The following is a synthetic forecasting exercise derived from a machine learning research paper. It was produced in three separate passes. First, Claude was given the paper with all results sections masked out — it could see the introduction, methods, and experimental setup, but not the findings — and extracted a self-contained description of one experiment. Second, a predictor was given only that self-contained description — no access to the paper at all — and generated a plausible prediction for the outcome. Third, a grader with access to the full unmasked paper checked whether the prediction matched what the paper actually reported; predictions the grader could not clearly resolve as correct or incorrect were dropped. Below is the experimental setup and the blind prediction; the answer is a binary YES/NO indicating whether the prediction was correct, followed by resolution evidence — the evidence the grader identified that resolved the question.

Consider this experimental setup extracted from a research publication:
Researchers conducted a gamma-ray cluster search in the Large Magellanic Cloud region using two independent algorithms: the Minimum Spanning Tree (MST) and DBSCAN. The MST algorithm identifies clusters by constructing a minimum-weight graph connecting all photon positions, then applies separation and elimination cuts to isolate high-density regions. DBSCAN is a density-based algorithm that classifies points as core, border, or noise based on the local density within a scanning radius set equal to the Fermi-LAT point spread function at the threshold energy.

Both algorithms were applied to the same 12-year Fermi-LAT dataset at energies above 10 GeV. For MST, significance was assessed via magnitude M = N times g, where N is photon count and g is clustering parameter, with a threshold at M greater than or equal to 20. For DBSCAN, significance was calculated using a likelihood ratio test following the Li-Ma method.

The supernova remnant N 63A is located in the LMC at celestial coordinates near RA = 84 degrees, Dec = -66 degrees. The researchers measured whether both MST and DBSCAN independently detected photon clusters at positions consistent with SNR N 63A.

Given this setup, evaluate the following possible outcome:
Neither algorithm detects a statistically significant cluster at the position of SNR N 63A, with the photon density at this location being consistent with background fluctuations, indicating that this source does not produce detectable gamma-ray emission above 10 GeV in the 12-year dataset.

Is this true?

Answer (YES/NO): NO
———
* **Task objective**:
Write out every record shown above, word for word.

* **Answer for this exercise**:
The following is a synthetic forecasting exercise derived from a machine learning research paper. It was produced in three separate passes. First, Claude was given the paper with all results sections masked out — it could see the introduction, methods, and experimental setup, but not the findings — and extracted a self-contained description of one experiment. Second, a predictor was given only that self-contained description — no access to the paper at all — and generated a plausible prediction for the outcome. Third, a grader with access to the full unmasked paper checked whether the prediction matched what the paper actually reported; predictions the grader could not clearly resolve as correct or incorrect were dropped. Below is the experimental setup and the blind prediction; the answer is a binary YES/NO indicating whether the prediction was correct, followed by resolution evidence — the evidence the grader identified that resolved the question.

Consider this experimental setup extracted from a research publication:
Researchers conducted a gamma-ray cluster search in the Large Magellanic Cloud region using two independent algorithms: the Minimum Spanning Tree (MST) and DBSCAN. The MST algorithm identifies clusters by constructing a minimum-weight graph connecting all photon positions, then applies separation and elimination cuts to isolate high-density regions. DBSCAN is a density-based algorithm that classifies points as core, border, or noise based on the local density within a scanning radius set equal to the Fermi-LAT point spread function at the threshold energy.

Both algorithms were applied to the same 12-year Fermi-LAT dataset at energies above 10 GeV. For MST, significance was assessed via magnitude M = N times g, where N is photon count and g is clustering parameter, with a threshold at M greater than or equal to 20. For DBSCAN, significance was calculated using a likelihood ratio test following the Li-Ma method.

The supernova remnant N 63A is located in the LMC at celestial coordinates near RA = 84 degrees, Dec = -66 degrees. The researchers measured whether both MST and DBSCAN independently detected photon clusters at positions consistent with SNR N 63A.

Given this setup, evaluate the following possible outcome:
Neither algorithm detects a statistically significant cluster at the position of SNR N 63A, with the photon density at this location being consistent with background fluctuations, indicating that this source does not produce detectable gamma-ray emission above 10 GeV in the 12-year dataset.

Is this true?

Answer (YES/NO): NO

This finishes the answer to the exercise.